Your task is to transcribe the data in full.

[Collected data entries]
----
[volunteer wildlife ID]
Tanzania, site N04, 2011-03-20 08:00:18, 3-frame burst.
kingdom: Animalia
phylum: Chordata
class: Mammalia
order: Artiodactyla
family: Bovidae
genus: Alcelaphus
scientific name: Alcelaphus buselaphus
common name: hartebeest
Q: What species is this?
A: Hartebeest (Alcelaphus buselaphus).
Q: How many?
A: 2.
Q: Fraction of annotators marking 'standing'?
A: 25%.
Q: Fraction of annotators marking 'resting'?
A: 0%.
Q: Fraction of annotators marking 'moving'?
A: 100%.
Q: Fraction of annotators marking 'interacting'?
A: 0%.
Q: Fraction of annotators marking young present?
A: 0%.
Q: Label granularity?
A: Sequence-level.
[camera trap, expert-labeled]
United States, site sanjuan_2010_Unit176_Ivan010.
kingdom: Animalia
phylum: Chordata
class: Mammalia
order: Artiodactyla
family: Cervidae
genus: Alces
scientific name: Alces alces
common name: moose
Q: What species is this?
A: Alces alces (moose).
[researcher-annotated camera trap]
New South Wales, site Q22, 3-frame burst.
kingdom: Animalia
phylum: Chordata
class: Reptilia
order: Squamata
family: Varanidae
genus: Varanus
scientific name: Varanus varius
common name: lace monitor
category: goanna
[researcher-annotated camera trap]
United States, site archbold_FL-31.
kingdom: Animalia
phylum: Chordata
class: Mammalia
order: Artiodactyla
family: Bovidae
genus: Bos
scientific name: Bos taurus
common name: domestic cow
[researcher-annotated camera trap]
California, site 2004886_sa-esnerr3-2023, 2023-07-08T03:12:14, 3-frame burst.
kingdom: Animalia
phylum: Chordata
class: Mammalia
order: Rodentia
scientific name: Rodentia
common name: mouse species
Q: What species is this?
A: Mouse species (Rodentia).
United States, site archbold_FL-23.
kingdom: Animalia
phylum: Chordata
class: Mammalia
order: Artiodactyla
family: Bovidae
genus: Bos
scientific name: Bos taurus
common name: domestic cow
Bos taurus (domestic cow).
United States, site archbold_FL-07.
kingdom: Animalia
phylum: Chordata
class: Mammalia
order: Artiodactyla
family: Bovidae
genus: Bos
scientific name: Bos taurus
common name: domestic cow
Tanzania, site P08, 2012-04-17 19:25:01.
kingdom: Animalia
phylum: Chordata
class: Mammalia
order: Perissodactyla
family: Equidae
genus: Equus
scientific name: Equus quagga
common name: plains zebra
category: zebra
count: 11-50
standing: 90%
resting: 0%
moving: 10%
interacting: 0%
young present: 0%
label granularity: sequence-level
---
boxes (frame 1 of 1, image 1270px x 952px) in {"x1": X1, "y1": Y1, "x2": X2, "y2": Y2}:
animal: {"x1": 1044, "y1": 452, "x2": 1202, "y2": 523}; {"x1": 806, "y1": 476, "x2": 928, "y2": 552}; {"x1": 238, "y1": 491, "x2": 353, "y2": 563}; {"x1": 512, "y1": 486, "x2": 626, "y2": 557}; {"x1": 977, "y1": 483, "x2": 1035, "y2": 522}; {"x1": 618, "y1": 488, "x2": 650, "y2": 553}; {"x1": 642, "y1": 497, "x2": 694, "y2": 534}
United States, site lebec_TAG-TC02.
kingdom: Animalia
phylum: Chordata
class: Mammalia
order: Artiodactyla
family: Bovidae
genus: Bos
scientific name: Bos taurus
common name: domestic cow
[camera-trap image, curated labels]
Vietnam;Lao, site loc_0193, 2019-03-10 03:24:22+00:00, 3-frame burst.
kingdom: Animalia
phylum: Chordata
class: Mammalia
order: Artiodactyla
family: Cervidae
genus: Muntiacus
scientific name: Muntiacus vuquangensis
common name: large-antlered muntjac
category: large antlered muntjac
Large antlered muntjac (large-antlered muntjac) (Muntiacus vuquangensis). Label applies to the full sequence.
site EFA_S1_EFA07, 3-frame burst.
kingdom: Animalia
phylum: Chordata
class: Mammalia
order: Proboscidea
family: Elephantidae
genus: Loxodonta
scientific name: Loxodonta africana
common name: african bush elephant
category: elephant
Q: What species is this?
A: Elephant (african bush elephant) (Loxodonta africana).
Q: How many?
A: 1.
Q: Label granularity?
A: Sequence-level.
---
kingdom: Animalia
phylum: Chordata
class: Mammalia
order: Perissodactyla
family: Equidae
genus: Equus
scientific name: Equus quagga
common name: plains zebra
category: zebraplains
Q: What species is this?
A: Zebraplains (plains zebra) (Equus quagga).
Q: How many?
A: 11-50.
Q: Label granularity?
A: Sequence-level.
----
> [SOLUTION]
[volunteer wildlife ID]
Tanzania, site N04, 2011-03-20 08:00:18, 3-frame burst.
kingdom: Animalia
phylum: Chordata
class: Mammalia
order: Artiodactyla
family: Bovidae
genus: Alcelaphus
scientific name: Alcelaphus buselaphus
common name: hartebeest
Q: What species is this?
A: Hartebeest (Alcelaphus buselaphus).
Q: How many?
A: 2.
Q: Fraction of annotators marking 'standing'?
A: 25%.
Q: Fraction of annotators marking 'resting'?
A: 0%.
Q: Fraction of annotators marking 'moving'?
A: 100%.
Q: Fraction of annotators marking 'interacting'?
A: 0%.
Q: Fraction of annotators marking young present?
A: 0%.
Q: Label granularity?
A: Sequence-level.
[camera trap, expert-labeled]
United States, site sanjuan_2010_Unit176_Ivan010.
kingdom: Animalia
phylum: Chordata
class: Mammalia
order: Artiodactyla
family: Cervidae
genus: Alces
scientific name: Alces alces
common name: moose
Q: What species is this?
A: Alces alces (moose).
[researcher-annotated camera trap]
New South Wales, site Q22, 3-frame burst.
kingdom: Animalia
phylum: Chordata
class: Reptilia
order: Squamata
family: Varanidae
genus: Varanus
scientific name: Varanus varius
common name: lace monitor
category: goanna
[researcher-annotated camera trap]
United States, site archbold_FL-31.
kingdom: Animalia
phylum: Chordata
class: Mammalia
order: Artiodactyla
family: Bovidae
genus: Bos
scientific name: Bos taurus
common name: domestic cow
[researcher-annotated camera trap]
California, site 2004886_sa-esnerr3-2023, 2023-07-08T03:12:14, 3-frame burst.
kingdom: Animalia
phylum: Chordata
class: Mammalia
order: Rodentia
scientific name: Rodentia
common name: mouse species
Q: What species is this?
A: Mouse species (Rodentia).
United States, site archbold_FL-23.
kingdom: Animalia
phylum: Chordata
class: Mammalia
order: Artiodactyla
family: Bovidae
genus: Bos
scientific name: Bos taurus
common name: domestic cow
Bos taurus (domestic cow).
United States, site archbold_FL-07.
kingdom: Animalia
phylum: Chordata
class: Mammalia
order: Artiodactyla
family: Bovidae
genus: Bos
scientific name: Bos taurus
common name: domestic cow
Tanzania, site P08, 2012-04-17 19:25:01.
kingdom: Animalia
phylum: Chordata
class: Mammalia
order: Perissodactyla
family: Equidae
genus: Equus
scientific name: Equus quagga
common name: plains zebra
category: zebra
count: 11-50
standing: 90%
resting: 0%
moving: 10%
interacting: 0%
young present: 0%
label granularity: sequence-level
---
boxes (frame 1 of 1, image 1270px x 952px) in {"x1": X1, "y1": Y1, "x2": X2, "y2": Y2}:
animal: {"x1": 1044, "y1": 452, "x2": 1202, "y2": 523}; {"x1": 806, "y1": 476, "x2": 928, "y2": 552}; {"x1": 238, "y1": 491, "x2": 353, "y2": 563}; {"x1": 512, "y1": 486, "x2": 626, "y2": 557}; {"x1": 977, "y1": 483, "x2": 1035, "y2": 522}; {"x1": 618, "y1": 488, "x2": 650, "y2": 553}; {"x1": 642, "y1": 497, "x2": 694, "y2": 534}
United States, site lebec_TAG-TC02.
kingdom: Animalia
phylum: Chordata
class: Mammalia
order: Artiodactyla
family: Bovidae
genus: Bos
scientific name: Bos taurus
common name: domestic cow
[camera-trap image, curated labels]
Vietnam;Lao, site loc_0193, 2019-03-10 03:24:22+00:00, 3-frame burst.
kingdom: Animalia
phylum: Chordata
class: Mammalia
order: Artiodactyla
family: Cervidae
genus: Muntiacus
scientific name: Muntiacus vuquangensis
common name: large-antlered muntjac
category: large antlered muntjac
Large antlered muntjac (large-antlered muntjac) (Muntiacus vuquangensis). Label applies to the full sequence.
site EFA_S1_EFA07, 3-frame burst.
kingdom: Animalia
phylum: Chordata
class: Mammalia
order: Proboscidea
family: Elephantidae
genus: Loxodonta
scientific name: Loxodonta africana
common name: african bush elephant
category: elephant
Q: What species is this?
A: Elephant (african bush elephant) (Loxodonta africana).
Q: How many?
A: 1.
Q: Label granularity?
A: Sequence-level.
---
kingdom: Animalia
phylum: Chordata
class: Mammalia
order: Perissodactyla
family: Equidae
genus: Equus
scientific name: Equus quagga
common name: plains zebra
category: zebraplains
Q: What species is this?
A: Zebraplains (plains zebra) (Equus quagga).
Q: How many?
A: 11-50.
Q: Label granularity?
A: Sequence-level.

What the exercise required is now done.